[OSM-dev] change replication and replication lag

Wed Mar 10 08:47:29 UTC 2021

Hi,

On Tue, Mar 09, 2021 at 11:27:02PM +0100, Stephan Knauss wrote:
> pyosmium doesn't do this and stores only the sequence ID.
> 
> I could do a request of the matching state file and grep for the timestamp,
> but this sounds a bit excessive:
> 
> # wget -q -O -
> https://planet.openstreetmap.org/replication/minute/004/448/577.state | grep
> timestamp
> timestamp=2021-03-09T22\:14\:57Z
> 
> What are others using? switch2osm still refers to a mod_tile supplied script
> using osmose.

pyosmium-get-updates is just a thin wrapper around pyosmium's replication module.
So I have usually written my own Python script to store replication information
somewhere else (usually in the database for convenience).

That's what Nomiantim uses:
https://github.com/osm-search/Nominatim/blob/master/nominatim/tools/replication.py

And for osm2pgsql, we supply now a similar script:
https://github.com/openstreetmap/osm2pgsql/blob/master/scripts/osm2pgsql-replication
The script is version independent, so you can just download it and use it with
whatever osm2pgsql you are running. The replication state including the timestamp
is saved in a table planet_osm_replication_status. You can compute the lag easily
from that.

> Would it sound feasible to extend pyosmium to store the full server state
> file instead of just the sequence? Tools used to the osmose behavior would
> then still work.

I've explicitly avoided using the state files because their format is buggy,
in particular the timestamp which can't just be given to date parsing libraries.
However, I see your point about providing osmosis compatibility.

> Pyosmium already fetches the "newest" state file. As long as diffs fit
> within size, this is then the state file which could be persisted.

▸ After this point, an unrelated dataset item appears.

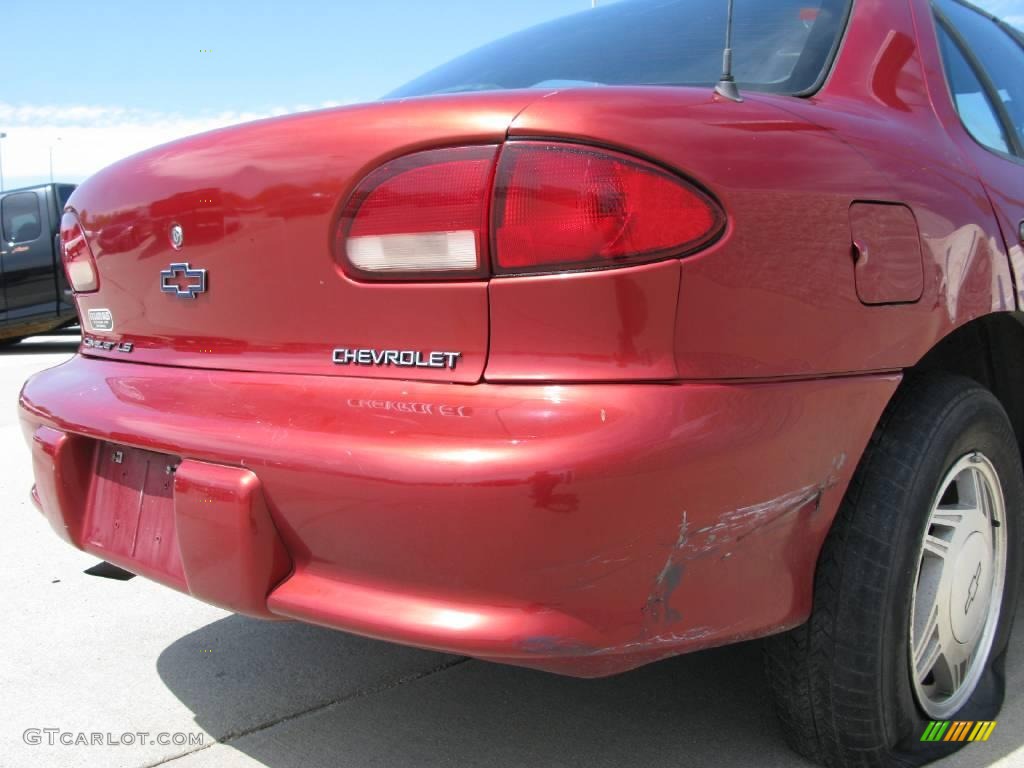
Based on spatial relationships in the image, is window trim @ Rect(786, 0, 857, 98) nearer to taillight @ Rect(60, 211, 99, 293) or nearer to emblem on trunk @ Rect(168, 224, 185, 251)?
emblem on trunk @ Rect(168, 224, 185, 251)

Otherwise
> it would require to fetch the state file of the then resulting sequence
> number.
> 
> Any ideas regarding this before filing an extension request?

The state file that pyosmium saves in less than optimal. The initial idea was
to keep it as simple as possible but that turned out to make the whole update process
more complicated. It should save at least the replication source because the
sequence ID is always tied to a server. Once we extend the format for that, it
makes perfect sense to also store the timestamp.

Sarah